# jms' ADA 45p



## jms (Apr 5, 2010)

Well, I finally got my tank planted after about a month with only a couple stems and a few shrimp in it. This is just something I threw together, and we'll see how it goes over the next couple of months. 

specs:
Tank: ADA 45P
Filter: Eheim 2213
Lighting: Catalina 20" with a 36w 7500k bulb (10 hour photo period)
Co2: 5lb. tank
Ferts: pfertz [n] [m] [p] [k] 
Flora: Giant Hairgrass, Rotala.
Fauna: Glo lite tetras, and a few low grade CRS, and one hitch hiker amano

I need some flame moss for that wood (PM me if you have some cheap for sale)

pics: (sorry about the crappy cell phone quality, no batteries for the digital)


----------



## VincentK (Dec 16, 2009)

Nice, like that driftwood, there's probably some flame moss on sale in SnS right now.


----------



## jms (Apr 5, 2010)

I'll be keeping an eye out for some. I really like that wood too, lots of texture.


----------



## VincentK (Dec 16, 2009)

Spitfire696 is selling some, I told him to PM you


----------



## jms (Apr 5, 2010)

VincentK said:


> Spitfire696 is selling some, I told him to PM you


awesome, thanks a lot.


----------



## dj2005 (Apr 23, 2009)

Won't the bark rot off of the DW or have you used this piece before in success?


----------



## jms (Apr 5, 2010)

dj2005 said:


> Won't the bark rot off of the DW or have you used this piece before in success?

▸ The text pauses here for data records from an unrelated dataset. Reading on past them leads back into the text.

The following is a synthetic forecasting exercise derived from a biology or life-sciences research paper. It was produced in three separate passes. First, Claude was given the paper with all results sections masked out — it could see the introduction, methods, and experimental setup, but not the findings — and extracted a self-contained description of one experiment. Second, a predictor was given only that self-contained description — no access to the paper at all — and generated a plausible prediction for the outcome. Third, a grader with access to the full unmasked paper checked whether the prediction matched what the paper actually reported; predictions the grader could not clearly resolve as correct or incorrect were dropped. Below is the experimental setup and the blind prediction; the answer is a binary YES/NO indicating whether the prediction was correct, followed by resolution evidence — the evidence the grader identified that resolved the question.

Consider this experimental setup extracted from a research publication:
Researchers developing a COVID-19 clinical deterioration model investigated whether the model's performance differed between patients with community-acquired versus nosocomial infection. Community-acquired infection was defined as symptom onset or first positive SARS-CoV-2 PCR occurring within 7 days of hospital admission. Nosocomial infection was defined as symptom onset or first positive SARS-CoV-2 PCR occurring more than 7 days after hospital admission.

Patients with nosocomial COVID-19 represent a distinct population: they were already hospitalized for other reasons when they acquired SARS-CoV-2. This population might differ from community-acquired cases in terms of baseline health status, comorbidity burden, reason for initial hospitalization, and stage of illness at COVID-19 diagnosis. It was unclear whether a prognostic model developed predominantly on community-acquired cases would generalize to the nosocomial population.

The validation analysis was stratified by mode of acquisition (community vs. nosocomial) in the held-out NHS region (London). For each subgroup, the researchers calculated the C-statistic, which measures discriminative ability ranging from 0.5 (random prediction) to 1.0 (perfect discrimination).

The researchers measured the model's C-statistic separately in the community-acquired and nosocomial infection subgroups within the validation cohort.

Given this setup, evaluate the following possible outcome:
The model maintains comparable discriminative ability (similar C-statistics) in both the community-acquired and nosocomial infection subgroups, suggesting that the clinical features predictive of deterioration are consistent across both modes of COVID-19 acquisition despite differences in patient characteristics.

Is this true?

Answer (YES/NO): NO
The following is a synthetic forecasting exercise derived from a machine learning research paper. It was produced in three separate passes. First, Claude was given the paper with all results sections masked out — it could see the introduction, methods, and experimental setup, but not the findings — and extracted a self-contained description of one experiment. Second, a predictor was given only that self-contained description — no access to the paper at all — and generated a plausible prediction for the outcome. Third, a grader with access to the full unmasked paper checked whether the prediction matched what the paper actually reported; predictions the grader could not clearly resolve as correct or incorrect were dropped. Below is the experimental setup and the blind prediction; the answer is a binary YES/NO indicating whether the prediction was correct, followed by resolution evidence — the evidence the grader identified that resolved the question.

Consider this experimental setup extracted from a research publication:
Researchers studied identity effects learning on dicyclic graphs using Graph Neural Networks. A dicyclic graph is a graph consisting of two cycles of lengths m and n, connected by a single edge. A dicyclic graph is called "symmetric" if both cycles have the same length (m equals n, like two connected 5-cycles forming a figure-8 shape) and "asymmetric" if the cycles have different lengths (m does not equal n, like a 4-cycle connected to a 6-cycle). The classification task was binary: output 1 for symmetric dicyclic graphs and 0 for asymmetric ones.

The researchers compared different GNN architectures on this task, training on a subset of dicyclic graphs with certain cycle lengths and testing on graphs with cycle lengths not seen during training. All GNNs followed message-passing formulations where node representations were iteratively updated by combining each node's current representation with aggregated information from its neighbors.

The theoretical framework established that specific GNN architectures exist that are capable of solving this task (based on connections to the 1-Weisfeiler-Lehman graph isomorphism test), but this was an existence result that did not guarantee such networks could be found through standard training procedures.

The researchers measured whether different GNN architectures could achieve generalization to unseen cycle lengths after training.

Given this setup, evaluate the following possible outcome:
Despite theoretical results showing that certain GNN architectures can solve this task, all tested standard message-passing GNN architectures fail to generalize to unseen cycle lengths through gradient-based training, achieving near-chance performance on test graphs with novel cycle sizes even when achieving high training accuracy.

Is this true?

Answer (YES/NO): NO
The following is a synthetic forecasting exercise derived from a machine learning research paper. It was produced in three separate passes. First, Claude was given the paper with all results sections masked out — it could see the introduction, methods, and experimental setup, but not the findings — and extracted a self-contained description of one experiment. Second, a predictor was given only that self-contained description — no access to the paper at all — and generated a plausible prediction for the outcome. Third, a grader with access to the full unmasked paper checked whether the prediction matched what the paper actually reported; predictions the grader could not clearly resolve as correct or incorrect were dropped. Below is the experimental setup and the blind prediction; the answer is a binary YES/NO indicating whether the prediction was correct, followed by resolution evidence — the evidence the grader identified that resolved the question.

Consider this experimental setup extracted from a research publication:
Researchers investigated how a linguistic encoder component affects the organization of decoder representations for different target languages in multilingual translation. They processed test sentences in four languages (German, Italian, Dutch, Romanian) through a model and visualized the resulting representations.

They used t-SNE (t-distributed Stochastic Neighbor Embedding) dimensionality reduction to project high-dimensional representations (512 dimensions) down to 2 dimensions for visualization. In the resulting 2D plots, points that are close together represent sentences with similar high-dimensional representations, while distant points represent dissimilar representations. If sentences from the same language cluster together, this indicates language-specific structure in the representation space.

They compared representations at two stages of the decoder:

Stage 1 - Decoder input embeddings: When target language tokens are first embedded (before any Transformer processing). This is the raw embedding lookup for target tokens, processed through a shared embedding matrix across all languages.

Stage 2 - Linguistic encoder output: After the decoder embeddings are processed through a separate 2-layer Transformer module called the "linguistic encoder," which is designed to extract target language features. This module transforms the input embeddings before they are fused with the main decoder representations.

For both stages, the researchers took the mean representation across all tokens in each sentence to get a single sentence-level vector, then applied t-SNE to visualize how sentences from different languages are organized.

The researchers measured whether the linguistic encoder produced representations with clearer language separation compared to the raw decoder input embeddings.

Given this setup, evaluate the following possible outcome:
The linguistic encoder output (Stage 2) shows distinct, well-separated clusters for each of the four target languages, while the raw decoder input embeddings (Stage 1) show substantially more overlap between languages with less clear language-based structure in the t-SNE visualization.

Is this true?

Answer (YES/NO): YES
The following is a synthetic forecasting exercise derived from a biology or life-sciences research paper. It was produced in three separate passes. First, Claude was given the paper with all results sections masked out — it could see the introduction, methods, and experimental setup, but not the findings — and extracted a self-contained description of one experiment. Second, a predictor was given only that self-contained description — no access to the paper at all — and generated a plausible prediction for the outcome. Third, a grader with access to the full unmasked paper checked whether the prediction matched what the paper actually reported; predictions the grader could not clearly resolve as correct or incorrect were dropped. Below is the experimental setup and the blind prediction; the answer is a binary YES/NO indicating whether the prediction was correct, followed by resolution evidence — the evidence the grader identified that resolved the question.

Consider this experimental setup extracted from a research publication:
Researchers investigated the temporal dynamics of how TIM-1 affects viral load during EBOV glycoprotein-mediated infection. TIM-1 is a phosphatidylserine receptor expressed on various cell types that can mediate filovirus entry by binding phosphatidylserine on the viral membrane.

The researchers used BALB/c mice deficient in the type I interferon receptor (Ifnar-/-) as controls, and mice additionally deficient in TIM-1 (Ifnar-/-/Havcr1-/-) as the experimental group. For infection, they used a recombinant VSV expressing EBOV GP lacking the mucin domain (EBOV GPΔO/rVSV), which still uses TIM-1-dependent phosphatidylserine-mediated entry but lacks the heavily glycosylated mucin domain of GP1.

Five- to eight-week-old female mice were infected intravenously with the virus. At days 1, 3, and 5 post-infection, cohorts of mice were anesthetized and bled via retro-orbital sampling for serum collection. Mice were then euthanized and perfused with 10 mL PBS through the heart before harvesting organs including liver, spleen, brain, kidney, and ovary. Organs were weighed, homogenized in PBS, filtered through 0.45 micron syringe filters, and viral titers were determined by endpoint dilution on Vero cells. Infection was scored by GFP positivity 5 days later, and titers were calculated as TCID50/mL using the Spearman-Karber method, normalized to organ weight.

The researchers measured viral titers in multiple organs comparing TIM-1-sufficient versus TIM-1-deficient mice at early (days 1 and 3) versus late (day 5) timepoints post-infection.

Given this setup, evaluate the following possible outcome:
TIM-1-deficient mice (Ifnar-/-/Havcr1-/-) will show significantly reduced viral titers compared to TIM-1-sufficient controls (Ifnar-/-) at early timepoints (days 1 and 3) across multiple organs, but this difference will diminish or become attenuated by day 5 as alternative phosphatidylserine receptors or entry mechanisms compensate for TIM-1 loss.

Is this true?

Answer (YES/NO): NO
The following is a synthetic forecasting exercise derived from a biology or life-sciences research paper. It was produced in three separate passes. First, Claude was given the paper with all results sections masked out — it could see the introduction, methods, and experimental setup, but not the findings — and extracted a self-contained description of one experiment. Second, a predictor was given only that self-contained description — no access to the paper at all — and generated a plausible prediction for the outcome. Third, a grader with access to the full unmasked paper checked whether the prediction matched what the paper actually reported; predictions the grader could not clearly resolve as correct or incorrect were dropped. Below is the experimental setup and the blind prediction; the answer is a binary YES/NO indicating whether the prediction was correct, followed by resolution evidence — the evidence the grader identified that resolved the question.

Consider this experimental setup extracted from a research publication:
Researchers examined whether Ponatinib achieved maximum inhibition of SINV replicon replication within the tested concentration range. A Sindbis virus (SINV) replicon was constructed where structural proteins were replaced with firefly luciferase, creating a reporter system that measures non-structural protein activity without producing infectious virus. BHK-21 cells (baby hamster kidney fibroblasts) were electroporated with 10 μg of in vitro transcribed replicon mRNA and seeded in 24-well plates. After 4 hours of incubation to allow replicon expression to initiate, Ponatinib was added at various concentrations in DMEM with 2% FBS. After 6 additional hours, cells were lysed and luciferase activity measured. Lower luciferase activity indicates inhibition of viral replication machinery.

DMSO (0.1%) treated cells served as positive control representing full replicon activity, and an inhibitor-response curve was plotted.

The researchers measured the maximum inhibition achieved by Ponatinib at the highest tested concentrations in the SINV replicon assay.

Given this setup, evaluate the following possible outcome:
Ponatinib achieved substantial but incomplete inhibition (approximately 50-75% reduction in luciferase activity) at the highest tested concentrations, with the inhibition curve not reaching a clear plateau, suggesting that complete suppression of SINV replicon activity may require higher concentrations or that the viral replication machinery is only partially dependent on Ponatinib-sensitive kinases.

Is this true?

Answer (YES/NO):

I actually was wondering the same thing. At my LFS they have a whole bin of this DW. It's a piece of ADA wood so I would assume it's aquarium ready. But I guess we'll see.


----------



## dj2005 (Apr 23, 2009)

jms said:


> I actually was wondering the same thing. At my LFS they have a whole bin of this DW. It's a piece of ADA wood so I would assume it's aquarium ready. But I guess we'll see.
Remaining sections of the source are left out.